Тишину нарушали только шум нашего дыхания, вырывавшегося из губ облачками пара, скрип глубокого снега и треск наста под нашими палками. Что мы застанем, когда дойдем? Мне была жарко. Я была горда. Я была почти благодарна людям, дающим нам такую прекрасную возможность им помочь. Не так уж долго мы шли по этому кружевному тоннелю с просветами неба, но тот чудесный поход еще и теперь длится в моих снах. Путешествие так и не закончилось. Со временем все наши поездки слились в одно тайное приключение. Отец, дочь, смерть и снег. Сказка. Старая выцветшая гравюра. Ночная песнь.
Вернувшись домой, — немного усталые, но сблизившиеся, — мы заставали маму, все еще сидящую за роялем или совершенно измученную, лежащую ничком поперек постели. Я обнимала, согревала ее, она отвечала легкой улыбкой, от которой у меня кровь стыла, и едва приметным движением руки и плеча отталкивала меня так, словно моя энергия, которую она называла моей непоседливостью, еще больше ее утомляла. Отец же, если ему больше никуда не надо было идти и к нему не приходили больные, возвращался к своим розам.
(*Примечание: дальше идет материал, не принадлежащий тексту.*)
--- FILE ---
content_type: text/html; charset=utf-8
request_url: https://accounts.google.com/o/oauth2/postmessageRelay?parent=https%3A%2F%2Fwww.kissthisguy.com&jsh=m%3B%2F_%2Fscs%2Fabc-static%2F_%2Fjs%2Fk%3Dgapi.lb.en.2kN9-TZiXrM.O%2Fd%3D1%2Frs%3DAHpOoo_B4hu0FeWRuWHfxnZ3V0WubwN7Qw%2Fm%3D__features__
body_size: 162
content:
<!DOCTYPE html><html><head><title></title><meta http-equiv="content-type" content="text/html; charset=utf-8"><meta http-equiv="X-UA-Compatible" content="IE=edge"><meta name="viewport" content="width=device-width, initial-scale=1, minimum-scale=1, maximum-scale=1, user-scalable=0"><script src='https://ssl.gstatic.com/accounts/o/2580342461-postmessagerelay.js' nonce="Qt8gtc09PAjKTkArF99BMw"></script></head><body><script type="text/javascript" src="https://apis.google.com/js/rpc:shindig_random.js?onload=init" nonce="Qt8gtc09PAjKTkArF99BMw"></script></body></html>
И все же я должна рассказать об одной из последних наших поездок. В доме, стоявшем довольно далеко от Кельштайна, умирала молодая девушка. Настоящий ангел. Бледное правильное лицо, удивительно тонкие светлые волосы, рассыпавшиеся по безупречным плечам, нежная кожа. При взгляде на нее, лежащую в залитой сиянием комнате, казалось, что смерть уводит ее ласково, без мук, без сопротивления. Девушка встречала смерть, как надежду, с безмятежной улыбкой. Отец не мешал этой тихой агонии, он почти неподвижно сидел рядом, время от времени знаком показывая, что все идет, как должно быть. Но он явно чего-то ждал.
Стояло лето, день был знойный, ставни закрыли, и по полу протянулся огромный солнечный крест. Внезапно — ничто не предвещало этого припадка — девушку стало рвать чем-то ужасным. Ее рот выбрасывал густой черный поток. Смрад не человеческий — и не звериный. Смрад, вытолкнутый из мерзких глубин. И эта тягучая жижа лилась по ее животу и ногам, по простыне, по кружевной ночной сорочке. Она стекала с постели, расползалась по полу темной лужей, затягивавшей ослепительный крест.
Вскоре смерть унесла эту девушку. На обратном пути отец остановил машину в лесу, чтобы дать мне успокаивающую микстуру. Мне не надо было успокоительного, но я выпила, чтобы спокойнее было ему, а главное — я обожала ее вкус, вкус спиртовой настойки на цветочных лепестках и меду. Когда он поднес мне ложку, я широко раскрыла рот. Я слышала, как он бормотал что-то насчет „рвотных масс“, упоминал о чем-то „бледном“ и „ужасном“. Он говорил об этой девушке, но, как ни странно, мне казалось, что он говорил и о Германии.
И, наконец, настал день, когда отец без всяких объяснений перестал брать меня с собой. Он ни за что больше не хотел, чтобы я ездила с ним. Я выросла».
Конечно, Клара никогда не рассказывала мне таким образом о своем детстве. Некоторые подробности тех лет я узнал лишь намного позже. Обрывки ее немецких воспоминаний? Чистейшее порождение моего воображения? Воздействие моего желания? Я уже и сам не знаю…
А потом я принялся думать о ее матери, Магде. Я видел ее лишь мельком. Со спины. За роялем. Но матери — это секрет дочерей. И тогда в моей голове развернулся новый рассказ. Скорее — созданное мной изображение, чем точное воспроизведение, потому что и Клара, когда мне случалось ее расспрашивать об этом, мало что могла рассказать о молодости матери. Она почти ничего не знала — ей самой приходилось додумывать и представлять. Иногда ее осаждали зыбкие и путающие видения.